- Your goal: Provide an exact copy of the data, excluding the images.

(Image-linked spatial questions)
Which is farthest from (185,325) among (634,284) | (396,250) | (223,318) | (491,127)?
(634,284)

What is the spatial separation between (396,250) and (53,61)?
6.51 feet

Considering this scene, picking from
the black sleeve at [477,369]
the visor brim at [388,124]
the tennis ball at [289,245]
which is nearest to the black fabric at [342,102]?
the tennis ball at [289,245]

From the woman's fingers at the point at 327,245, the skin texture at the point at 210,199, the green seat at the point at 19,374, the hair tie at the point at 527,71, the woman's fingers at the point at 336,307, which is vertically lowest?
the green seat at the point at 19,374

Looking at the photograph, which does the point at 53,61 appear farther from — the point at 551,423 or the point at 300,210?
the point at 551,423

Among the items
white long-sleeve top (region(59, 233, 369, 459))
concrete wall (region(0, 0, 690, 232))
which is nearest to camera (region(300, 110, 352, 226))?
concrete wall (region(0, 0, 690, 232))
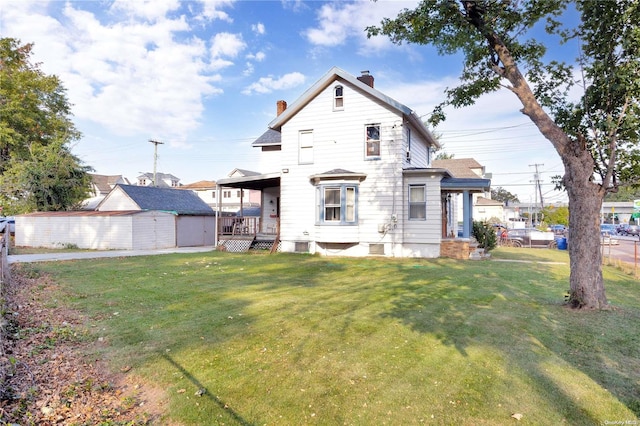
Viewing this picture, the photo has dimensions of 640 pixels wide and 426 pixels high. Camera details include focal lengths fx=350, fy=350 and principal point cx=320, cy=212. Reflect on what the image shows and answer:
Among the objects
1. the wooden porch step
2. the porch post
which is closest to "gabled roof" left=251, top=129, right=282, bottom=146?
the wooden porch step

- Result of this task:
Which is farthest from (185,325) among (634,284) | (396,250) | (223,318) | (491,127)?
(634,284)

What is the spatial separation between (396,250) and (53,61)?
6.51 feet

Considering this scene, picking from
the black sleeve at [477,369]
the visor brim at [388,124]
the tennis ball at [289,245]
which is nearest to the black fabric at [342,102]?
the tennis ball at [289,245]

From the woman's fingers at the point at 327,245, the skin texture at the point at 210,199, the green seat at the point at 19,374, the hair tie at the point at 527,71, the woman's fingers at the point at 336,307, which is vertically lowest?
the green seat at the point at 19,374

Looking at the photograph, which does the point at 53,61 appear farther from — the point at 551,423 or the point at 300,210?
the point at 551,423

Among the items
white long-sleeve top (region(59, 233, 369, 459))
concrete wall (region(0, 0, 690, 232))
which is nearest to camera (region(300, 110, 352, 226))?
concrete wall (region(0, 0, 690, 232))
Viewing this picture, the photo has dimensions of 640 pixels wide and 426 pixels high. Camera details include focal lengths fx=350, fy=350 and principal point cx=320, cy=212. Reflect on what the image shows and answer:
Among the objects
1. the wooden porch step
2. the porch post
which is closest to "gabled roof" left=251, top=129, right=282, bottom=146?
the wooden porch step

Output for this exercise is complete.